We refer to the process of replicating data between Kafka clusters “mirroring” to avoid confusion with the replication that happens amongst the nodes in a single cluster. Kafka comes with a tool for mirroring data between Kafka clusters. The tool consumes from a source cluster and produces to a destination cluster. A common use case for this kind of mirroring is to provide a replica in another datacenter. This scenario will be discussed in more detail in the next section.
You can run many such mirroring processes to increase throughput and for fault-tolerance (if one process dies, the others will take overs the additional load).
Data will be read from topics in the source cluster and written to a topic with the same name in the destination cluster. In fact the mirror maker is little more than a Kafka consumer and producer hooked together.
The source and destination clusters are completely independent entities: they can have different numbers of partitions and the offsets will not be the same. For this reason the mirror cluster is not really intended as a fault-tolerance mechanism (as the consumer position will be different); for that we recommend using normal in-cluster replication. The mirror maker process will, however, retain and use the message key for partitioning so order is preserved on a per-key basis.
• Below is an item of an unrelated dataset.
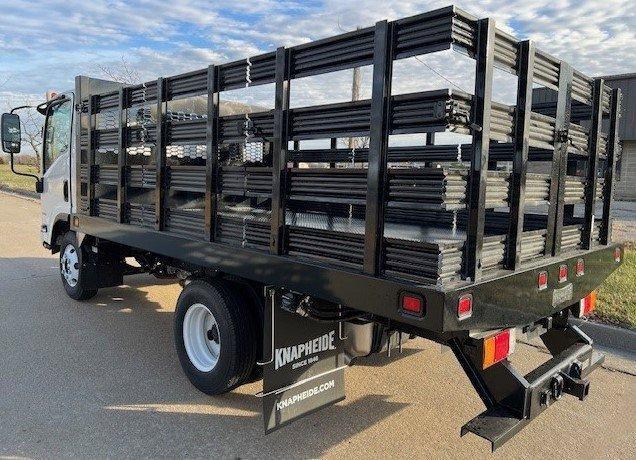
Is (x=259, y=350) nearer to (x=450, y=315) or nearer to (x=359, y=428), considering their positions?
(x=359, y=428)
Here is an example showing how to mirror a single topic (named my-topic) from an input cluster:
> bin/kafka-mirror-maker.sh
--consumer.config consumer.properties
--producer.config producer.properties --whitelist my-topic
Note that we specify the list of topics with the --whitelist
option. This option allows any regular expression using Java-style regular expressions. So you could mirror two topics named Aand B using --whitelist 'A|B'
. Or you could mirror all topics using --whitelist '*'
. Make sure to quote any regular expression to ensure the shell doesn’t try to expand it as a file path. For convenience we allow the use of ‘,’ instead of ‘|’ to specify a list of topics. Combining mirroring with the configuration auto.create.topics.enable=true
makes it possible to have a replica cluster that will automatically create and replicate all data in a source cluster even as new topics are added.